Warren Gatland is waiting for a “concrete” offer before deciding on his next coaching venture after Wales.
The New Zealander will oversee his final Six Nations campaign before leaving his post after 12 years following the Rugby World Cup in Japan.
In terms of a permanent position, Gatland is hoping to take a short break after the World Cup before aiming to take a post in New Zealand, while also refusing to rule out another stint in the Premiership or venture to France or Japan.
“I have had a couple of discussions but there is definitely nothing concrete. Maybe at the end of the World Cup I will be unemployed,” he said.
“But I am also aware that there are not a lot of jobs in New Zealand. That might not be an option.
“So [it could be] back in club rugby in the Premiership, or France or Japan, or something like that.”
— Welsh Rugby Union ? (@WelshRugbyUnion) January 21, 2019
Under Gatland, Wales are two-time Six Nations Grand Slam winners and have another title to their name, while they reached the semi-finals of the 2011 World Cup.
“I take a lot of pride in the fact we go out there and it doesn’t matter who we play, they know they are in for one hell of a tough game,” Gatland added.
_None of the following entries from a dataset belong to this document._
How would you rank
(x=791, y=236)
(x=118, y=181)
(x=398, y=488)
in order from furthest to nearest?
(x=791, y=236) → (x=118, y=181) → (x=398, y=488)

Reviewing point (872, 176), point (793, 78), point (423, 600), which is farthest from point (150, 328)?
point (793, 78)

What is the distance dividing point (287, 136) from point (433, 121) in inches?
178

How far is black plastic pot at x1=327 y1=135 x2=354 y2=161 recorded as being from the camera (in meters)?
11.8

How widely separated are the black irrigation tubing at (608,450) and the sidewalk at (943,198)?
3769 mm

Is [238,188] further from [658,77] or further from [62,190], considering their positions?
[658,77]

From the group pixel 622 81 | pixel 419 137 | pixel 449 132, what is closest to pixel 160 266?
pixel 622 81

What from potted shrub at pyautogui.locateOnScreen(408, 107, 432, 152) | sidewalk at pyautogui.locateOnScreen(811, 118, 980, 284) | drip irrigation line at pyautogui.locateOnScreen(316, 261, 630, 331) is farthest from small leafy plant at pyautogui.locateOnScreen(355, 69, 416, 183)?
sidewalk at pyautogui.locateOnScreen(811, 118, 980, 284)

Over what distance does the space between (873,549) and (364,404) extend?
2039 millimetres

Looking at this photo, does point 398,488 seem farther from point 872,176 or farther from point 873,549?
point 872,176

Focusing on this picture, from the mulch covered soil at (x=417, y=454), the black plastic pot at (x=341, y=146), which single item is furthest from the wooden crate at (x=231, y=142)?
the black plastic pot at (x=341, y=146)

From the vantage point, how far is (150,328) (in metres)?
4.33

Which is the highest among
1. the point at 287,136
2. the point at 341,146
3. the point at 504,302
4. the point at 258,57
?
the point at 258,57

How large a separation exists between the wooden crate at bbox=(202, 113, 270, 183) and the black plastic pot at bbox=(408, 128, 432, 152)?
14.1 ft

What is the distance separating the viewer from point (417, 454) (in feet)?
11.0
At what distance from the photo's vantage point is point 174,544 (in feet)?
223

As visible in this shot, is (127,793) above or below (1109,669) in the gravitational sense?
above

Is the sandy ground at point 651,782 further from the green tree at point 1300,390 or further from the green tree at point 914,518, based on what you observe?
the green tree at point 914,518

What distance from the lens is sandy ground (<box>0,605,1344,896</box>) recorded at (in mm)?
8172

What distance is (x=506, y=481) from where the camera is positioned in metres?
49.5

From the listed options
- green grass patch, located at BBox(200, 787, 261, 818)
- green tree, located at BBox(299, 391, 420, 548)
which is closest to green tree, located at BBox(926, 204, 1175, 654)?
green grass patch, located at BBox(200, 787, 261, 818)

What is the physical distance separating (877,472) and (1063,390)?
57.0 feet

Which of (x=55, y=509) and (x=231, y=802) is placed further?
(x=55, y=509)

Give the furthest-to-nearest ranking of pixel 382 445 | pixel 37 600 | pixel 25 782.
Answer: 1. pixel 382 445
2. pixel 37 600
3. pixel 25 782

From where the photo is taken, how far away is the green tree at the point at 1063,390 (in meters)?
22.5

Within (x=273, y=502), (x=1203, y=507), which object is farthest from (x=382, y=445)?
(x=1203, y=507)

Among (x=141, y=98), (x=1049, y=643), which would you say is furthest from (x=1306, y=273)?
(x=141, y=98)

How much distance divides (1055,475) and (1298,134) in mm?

“I’ve watched and been to a number of games at the old Millennium Stadium and seen the All Blacks put out a second-string team against Wales. There is no way they would do that now.
“We’ve put ourselves in positions where we should have beaten Australia on more occasions, but we’ve been pretty good against South Africa in winning five of our last six games.
“Success for me is not always about winning, it’s about over-achieving.
“If you look at [Premier League] football and a team like Bournemouth, they’ve been successful because they are over-achieving in terms of what people expect.
“If Cardiff City stay up this season they will have been successful and over-achieved because everyone expects them to get relegated. That’s the way I look at things.
“For me it’s not always about winning, it’s about becoming hard to beat, and if you do that you get a sense of pride in how you do things. Then it’s about winning more often and developing your game.”